▸ Work to complete: Rewrite the listing from the line with "Which element, the" to the line with "1727 centimetres", replacing "balcony railing" with "balustrade" and changing nothing else. Omit the pictures from your answer.

[start Records to process]

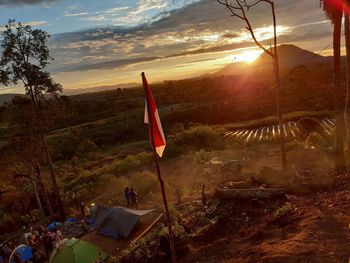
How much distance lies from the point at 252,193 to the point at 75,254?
8.06m

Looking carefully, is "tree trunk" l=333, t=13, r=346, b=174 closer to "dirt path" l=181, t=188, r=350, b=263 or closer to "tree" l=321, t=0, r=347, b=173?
"tree" l=321, t=0, r=347, b=173

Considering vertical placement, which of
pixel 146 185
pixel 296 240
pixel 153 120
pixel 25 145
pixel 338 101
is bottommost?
pixel 146 185

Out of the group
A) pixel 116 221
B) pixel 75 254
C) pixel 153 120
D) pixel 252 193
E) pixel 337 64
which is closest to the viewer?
pixel 153 120

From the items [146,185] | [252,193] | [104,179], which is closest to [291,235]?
[252,193]

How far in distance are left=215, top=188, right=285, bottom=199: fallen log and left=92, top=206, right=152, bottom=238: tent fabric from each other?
16.1ft

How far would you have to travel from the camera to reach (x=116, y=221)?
20.4m

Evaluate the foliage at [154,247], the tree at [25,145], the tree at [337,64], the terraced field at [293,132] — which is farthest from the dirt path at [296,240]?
the terraced field at [293,132]

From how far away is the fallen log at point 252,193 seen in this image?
16531 millimetres

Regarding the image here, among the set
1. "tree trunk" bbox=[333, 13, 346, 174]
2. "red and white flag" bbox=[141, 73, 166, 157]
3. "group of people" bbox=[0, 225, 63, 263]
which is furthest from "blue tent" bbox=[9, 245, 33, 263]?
"tree trunk" bbox=[333, 13, 346, 174]

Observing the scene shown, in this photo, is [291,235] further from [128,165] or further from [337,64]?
[128,165]

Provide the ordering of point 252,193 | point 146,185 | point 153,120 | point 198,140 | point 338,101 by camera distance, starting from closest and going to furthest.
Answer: point 153,120 < point 252,193 < point 338,101 < point 146,185 < point 198,140

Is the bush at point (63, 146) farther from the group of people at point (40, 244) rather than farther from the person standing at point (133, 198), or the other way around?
the group of people at point (40, 244)

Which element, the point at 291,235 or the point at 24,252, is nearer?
the point at 291,235

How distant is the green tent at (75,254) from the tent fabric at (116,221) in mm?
2490
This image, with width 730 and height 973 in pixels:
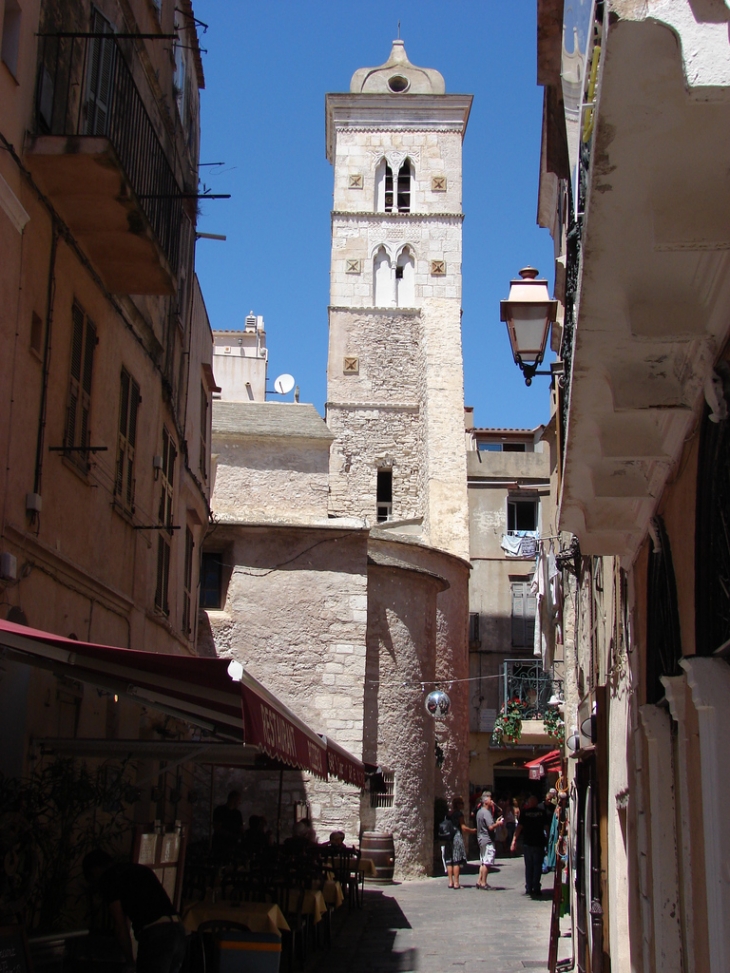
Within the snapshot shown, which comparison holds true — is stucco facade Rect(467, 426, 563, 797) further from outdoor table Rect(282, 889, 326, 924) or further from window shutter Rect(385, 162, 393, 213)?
outdoor table Rect(282, 889, 326, 924)

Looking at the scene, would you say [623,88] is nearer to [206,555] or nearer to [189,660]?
[189,660]

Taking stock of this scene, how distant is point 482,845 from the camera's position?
60.6 ft

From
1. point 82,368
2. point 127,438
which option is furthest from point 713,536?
point 127,438

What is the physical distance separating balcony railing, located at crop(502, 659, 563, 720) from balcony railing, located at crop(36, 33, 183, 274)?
1727 centimetres

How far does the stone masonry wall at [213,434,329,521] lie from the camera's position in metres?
23.5

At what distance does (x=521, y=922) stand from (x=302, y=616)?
24.1 ft

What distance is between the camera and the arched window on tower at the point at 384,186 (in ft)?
128


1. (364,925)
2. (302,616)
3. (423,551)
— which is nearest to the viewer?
(364,925)

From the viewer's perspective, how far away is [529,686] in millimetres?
31016

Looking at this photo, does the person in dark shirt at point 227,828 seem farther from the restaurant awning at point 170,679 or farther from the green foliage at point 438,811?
the green foliage at point 438,811

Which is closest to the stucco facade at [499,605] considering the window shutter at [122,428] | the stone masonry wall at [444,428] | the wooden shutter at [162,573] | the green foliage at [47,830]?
the stone masonry wall at [444,428]

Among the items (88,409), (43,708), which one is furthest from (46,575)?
A: (88,409)

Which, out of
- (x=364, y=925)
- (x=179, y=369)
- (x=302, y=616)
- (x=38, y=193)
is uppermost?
(x=179, y=369)

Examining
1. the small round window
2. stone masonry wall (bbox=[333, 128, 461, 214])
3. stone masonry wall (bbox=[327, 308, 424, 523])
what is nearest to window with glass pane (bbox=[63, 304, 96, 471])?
stone masonry wall (bbox=[327, 308, 424, 523])
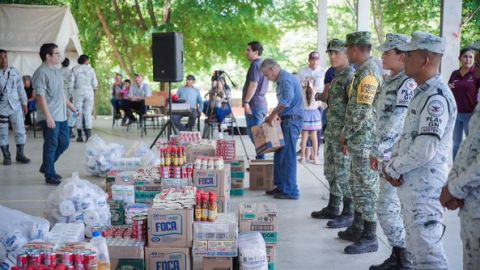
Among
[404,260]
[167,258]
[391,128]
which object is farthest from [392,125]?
[167,258]

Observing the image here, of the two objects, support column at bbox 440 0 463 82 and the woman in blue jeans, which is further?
the woman in blue jeans

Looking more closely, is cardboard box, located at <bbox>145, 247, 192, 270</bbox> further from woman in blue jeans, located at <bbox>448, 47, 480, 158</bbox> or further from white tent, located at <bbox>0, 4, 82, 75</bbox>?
white tent, located at <bbox>0, 4, 82, 75</bbox>

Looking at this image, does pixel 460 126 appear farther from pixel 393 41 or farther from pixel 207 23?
pixel 207 23

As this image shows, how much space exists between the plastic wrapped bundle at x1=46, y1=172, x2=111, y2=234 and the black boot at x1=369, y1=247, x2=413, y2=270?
2.10 m

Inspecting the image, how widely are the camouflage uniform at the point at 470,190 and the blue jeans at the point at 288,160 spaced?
3.68 m

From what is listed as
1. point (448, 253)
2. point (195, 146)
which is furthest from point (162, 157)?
point (448, 253)

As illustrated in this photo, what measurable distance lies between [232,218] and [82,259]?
1.43 m

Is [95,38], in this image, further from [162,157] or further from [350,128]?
[350,128]

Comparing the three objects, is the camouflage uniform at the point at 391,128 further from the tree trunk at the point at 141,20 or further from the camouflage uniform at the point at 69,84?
the tree trunk at the point at 141,20

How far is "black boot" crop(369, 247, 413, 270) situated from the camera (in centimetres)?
387

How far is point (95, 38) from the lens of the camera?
16.9 m

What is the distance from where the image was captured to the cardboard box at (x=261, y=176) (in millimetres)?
6797

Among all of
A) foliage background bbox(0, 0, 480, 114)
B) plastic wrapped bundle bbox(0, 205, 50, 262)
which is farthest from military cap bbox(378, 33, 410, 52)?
foliage background bbox(0, 0, 480, 114)

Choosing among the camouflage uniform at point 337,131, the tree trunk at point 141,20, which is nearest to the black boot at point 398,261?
the camouflage uniform at point 337,131
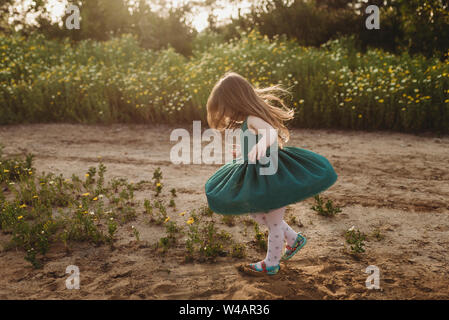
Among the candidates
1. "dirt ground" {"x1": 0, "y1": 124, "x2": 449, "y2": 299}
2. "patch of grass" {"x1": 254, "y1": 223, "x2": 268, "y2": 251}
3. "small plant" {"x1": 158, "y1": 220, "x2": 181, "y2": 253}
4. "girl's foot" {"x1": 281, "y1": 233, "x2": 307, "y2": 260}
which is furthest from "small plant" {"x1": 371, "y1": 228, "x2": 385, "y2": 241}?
"small plant" {"x1": 158, "y1": 220, "x2": 181, "y2": 253}

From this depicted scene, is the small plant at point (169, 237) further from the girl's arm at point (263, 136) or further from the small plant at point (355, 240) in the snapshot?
the small plant at point (355, 240)

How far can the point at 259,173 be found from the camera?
251 centimetres

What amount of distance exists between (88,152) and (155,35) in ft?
35.0

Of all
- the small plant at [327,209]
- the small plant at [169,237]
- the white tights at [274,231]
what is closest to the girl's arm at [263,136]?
the white tights at [274,231]

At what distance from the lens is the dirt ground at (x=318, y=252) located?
262cm

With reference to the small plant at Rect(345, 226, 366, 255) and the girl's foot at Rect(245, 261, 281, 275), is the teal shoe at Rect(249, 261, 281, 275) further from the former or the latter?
the small plant at Rect(345, 226, 366, 255)

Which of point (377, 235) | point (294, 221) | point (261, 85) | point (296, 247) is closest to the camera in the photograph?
point (296, 247)

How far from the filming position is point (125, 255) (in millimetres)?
3213

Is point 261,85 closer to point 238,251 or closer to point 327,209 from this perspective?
point 327,209

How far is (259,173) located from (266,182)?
8cm

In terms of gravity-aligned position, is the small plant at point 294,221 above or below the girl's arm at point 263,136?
below

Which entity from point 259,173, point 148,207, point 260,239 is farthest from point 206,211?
point 259,173

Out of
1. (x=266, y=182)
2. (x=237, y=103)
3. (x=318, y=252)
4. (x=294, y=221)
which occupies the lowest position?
(x=318, y=252)
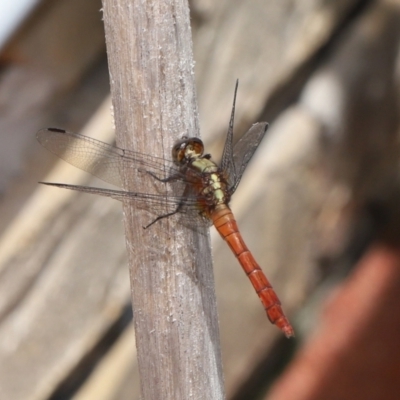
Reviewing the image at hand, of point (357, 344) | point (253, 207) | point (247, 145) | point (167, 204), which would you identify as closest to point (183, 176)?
point (167, 204)

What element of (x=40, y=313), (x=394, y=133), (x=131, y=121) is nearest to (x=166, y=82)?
(x=131, y=121)

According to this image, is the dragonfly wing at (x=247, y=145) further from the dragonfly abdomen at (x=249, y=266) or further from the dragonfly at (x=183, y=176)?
the dragonfly abdomen at (x=249, y=266)

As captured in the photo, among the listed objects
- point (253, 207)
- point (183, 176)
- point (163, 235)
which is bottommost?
point (163, 235)

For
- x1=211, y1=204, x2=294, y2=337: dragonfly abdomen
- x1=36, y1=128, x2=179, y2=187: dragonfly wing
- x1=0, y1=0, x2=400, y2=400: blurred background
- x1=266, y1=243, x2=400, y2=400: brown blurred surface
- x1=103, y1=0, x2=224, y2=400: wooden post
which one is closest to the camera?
x1=103, y1=0, x2=224, y2=400: wooden post

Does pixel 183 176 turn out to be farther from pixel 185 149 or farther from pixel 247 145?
pixel 247 145

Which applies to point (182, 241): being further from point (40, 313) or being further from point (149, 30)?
point (40, 313)

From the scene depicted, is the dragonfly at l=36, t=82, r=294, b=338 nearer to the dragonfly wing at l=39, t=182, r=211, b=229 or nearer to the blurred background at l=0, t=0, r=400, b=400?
the dragonfly wing at l=39, t=182, r=211, b=229

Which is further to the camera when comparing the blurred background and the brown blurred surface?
the brown blurred surface

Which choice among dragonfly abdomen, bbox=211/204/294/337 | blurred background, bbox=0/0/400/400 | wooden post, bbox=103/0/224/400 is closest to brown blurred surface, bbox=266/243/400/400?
blurred background, bbox=0/0/400/400
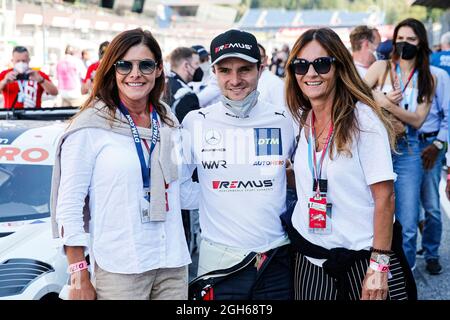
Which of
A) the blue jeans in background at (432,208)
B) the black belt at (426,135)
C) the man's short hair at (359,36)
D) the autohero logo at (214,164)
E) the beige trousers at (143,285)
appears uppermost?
the man's short hair at (359,36)

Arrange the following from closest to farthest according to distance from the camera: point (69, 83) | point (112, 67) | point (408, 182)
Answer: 1. point (112, 67)
2. point (408, 182)
3. point (69, 83)

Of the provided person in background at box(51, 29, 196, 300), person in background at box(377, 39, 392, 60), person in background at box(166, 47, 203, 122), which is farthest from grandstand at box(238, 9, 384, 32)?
person in background at box(51, 29, 196, 300)

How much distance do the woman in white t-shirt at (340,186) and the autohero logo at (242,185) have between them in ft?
0.46

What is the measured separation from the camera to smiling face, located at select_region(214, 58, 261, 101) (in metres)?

[end Records to process]

▸ The solution:
Which element, the point at 291,235 or the point at 24,252, is nearer?
the point at 291,235

How distant is the green tent at (75,254) from the tent fabric at (116,221) in mm?
2490
This image, with width 730 and height 973 in pixels:
Within the snapshot shown, which comparison holds true — is stucco facade Rect(467, 426, 563, 797) further from outdoor table Rect(282, 889, 326, 924) or further from window shutter Rect(385, 162, 393, 213)?
outdoor table Rect(282, 889, 326, 924)

Looking at the scene, would you say [623,88] is nearer to [206,555] or nearer to [189,660]?
[189,660]

Taking stock of this scene, how distant is point 482,845 from the camera's position?
60.6 ft

From
1. point 82,368
2. point 127,438
which option is furthest from point 713,536?
point 127,438

What is the physical distance separating balustrade, located at crop(502, 659, 563, 720) from balustrade, located at crop(36, 33, 183, 274)?
1727 centimetres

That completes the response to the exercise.